Em quarto lugar, a criação de um verdadeiro ambiente
inovador, calcado na internalização de uma cultura empreendedora permeando os mais diferentes atores locais
– não apenas empresários, mas sindicalistas, governantes, parlamentares, lideranças comunitárias – pode se constituir em benefício econômico regional de monta. Parcela crescente (mesmo que não majoritária) dessas lideranças
tem demonstrado vocação para tal, o que, por si só, evidencia o potencial existente para a criação de uma sinergia positiva fundada no espírito inovador.
Por último, mas não menos importante, os ganhos em
termos de qualidade de vida (derivados da geração de renda
e emprego e dos investimentos públicos sociais) viabilizam
a constituição de uma imagem regional positiva, capaz de
atrair novos empreendedores (empresários e trabalhadores).
Cabe recordar, aqui, a necessidade de um novo arranjo institucional de caráter regional, compatível com a adoção de
ações conjuntas em temas como o meio ambiente (haja vista
a presença dos mananciais da Billings ou a problemática do
lixo urbano), o uso e a ocupação do solo, o transporte coletivo intermunicipal intra-Grande ABC, etc.
CONCLUSÃO: MARKETING REGIONAL
O coroamento de uma estratégia regional, inspirada na
defesa do nível de renda e emprego e materializada em
ações visando redução de custos e, sobretudo, aperfeiçoamento e criação de benefícios econômicos, consiste na
gestação de uma imagem pública positiva do Grande ABC
(seja do ponto de vista do conjunto dos moradores, seja
do ângulo dos formadores de opinião e tomadores de decisão internos e externos à região).
Para tanto, não bastam apenas ações concretas, pois o
que importa, na prática, é a percepção que as pessoas adquiram dessas ações.
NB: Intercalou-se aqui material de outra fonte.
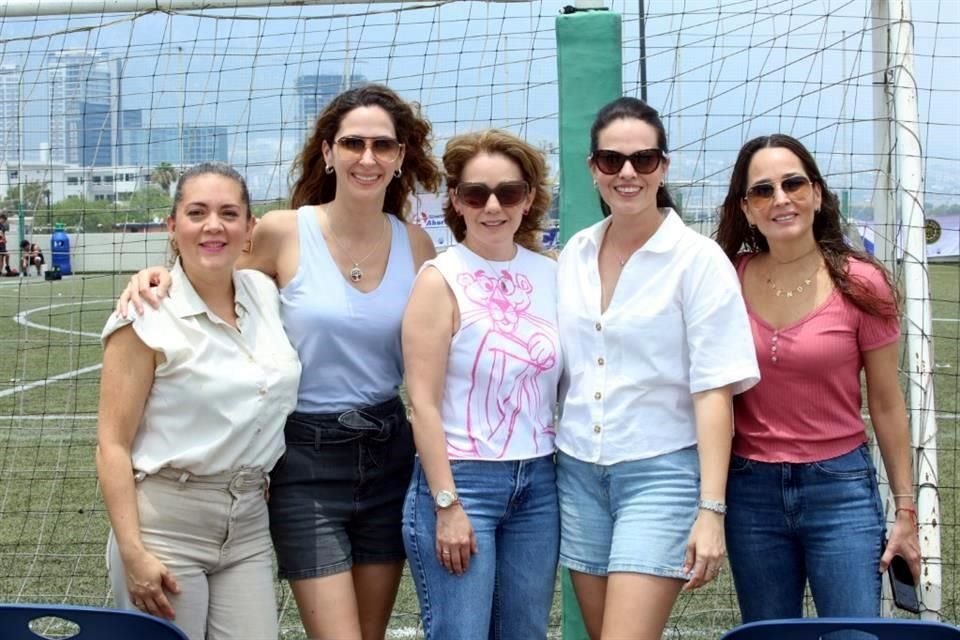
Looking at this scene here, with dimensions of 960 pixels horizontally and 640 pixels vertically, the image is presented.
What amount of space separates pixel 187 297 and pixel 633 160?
3.85ft

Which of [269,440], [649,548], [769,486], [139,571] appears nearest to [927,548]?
[769,486]

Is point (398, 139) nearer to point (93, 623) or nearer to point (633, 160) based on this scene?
point (633, 160)

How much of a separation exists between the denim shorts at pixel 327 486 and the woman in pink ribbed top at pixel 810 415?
0.95 meters

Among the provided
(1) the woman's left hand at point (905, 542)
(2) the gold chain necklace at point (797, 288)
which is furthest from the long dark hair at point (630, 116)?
(1) the woman's left hand at point (905, 542)

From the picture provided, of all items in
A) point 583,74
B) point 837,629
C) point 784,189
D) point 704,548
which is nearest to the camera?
point 837,629

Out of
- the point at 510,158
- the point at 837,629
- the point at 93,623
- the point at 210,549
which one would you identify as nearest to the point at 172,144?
the point at 510,158

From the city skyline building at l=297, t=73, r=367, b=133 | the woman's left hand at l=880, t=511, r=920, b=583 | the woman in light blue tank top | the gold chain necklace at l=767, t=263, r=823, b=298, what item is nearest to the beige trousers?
the woman in light blue tank top

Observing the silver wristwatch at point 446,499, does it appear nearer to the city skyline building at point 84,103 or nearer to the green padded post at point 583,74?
the green padded post at point 583,74

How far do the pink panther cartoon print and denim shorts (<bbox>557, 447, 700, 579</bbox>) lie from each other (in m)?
0.17

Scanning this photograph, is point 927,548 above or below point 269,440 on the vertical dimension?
below

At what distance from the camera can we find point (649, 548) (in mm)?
2873

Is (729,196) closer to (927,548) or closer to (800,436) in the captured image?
(800,436)

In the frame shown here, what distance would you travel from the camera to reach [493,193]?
10.1ft

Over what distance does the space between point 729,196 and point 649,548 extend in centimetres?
102
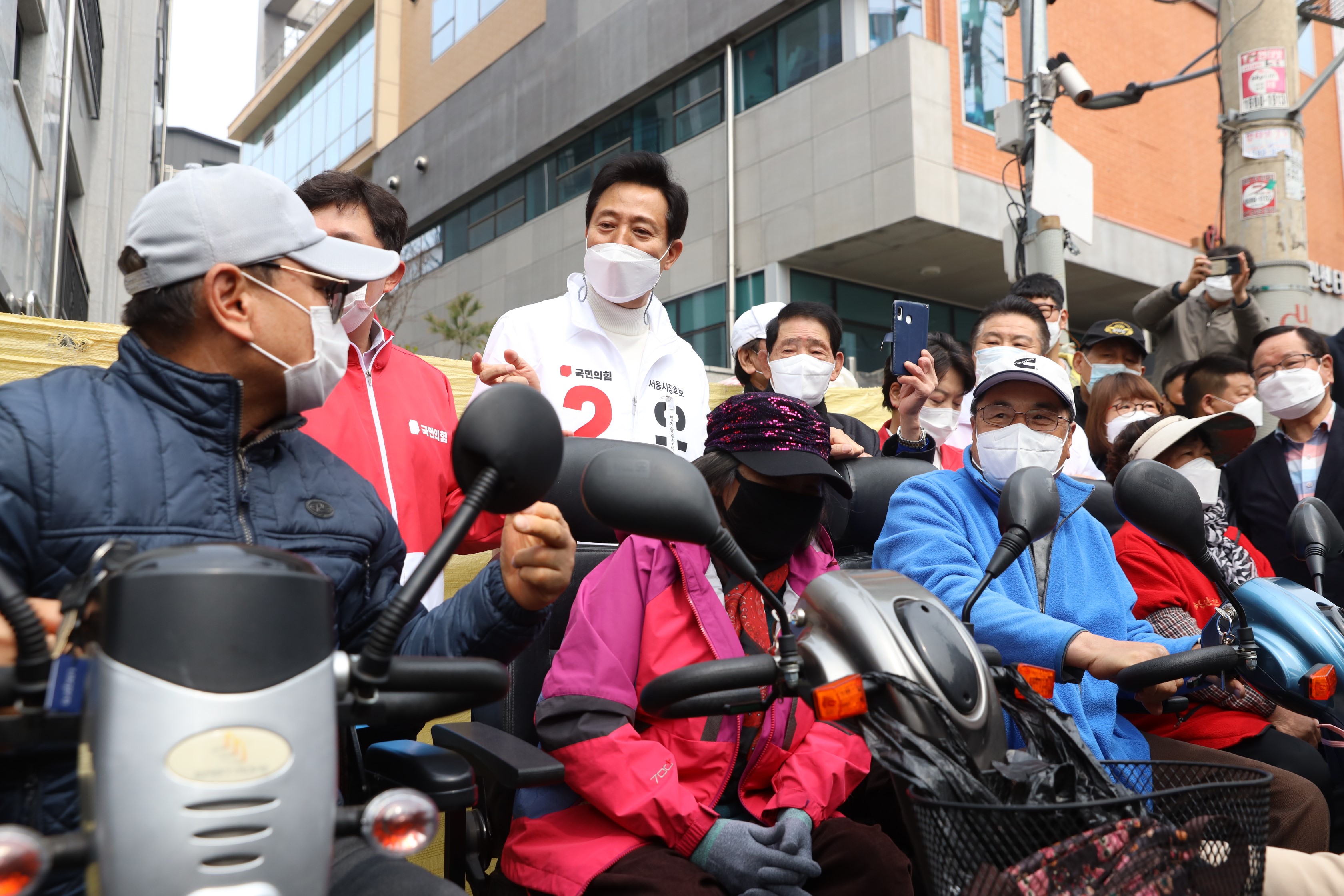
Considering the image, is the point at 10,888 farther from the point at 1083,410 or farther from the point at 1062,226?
the point at 1062,226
Nesse sentido, a reversão da imagem econômica dominantemente negativa de hoje, bem
como sua substituição por uma imagem positiva, que destaque as vantagens regionais, passa pela implementação
de um marketing público regional capaz de fortalecer a
identidade positiva da região e, com isso, dar sustentação
às ações integradas de interesse coletivo.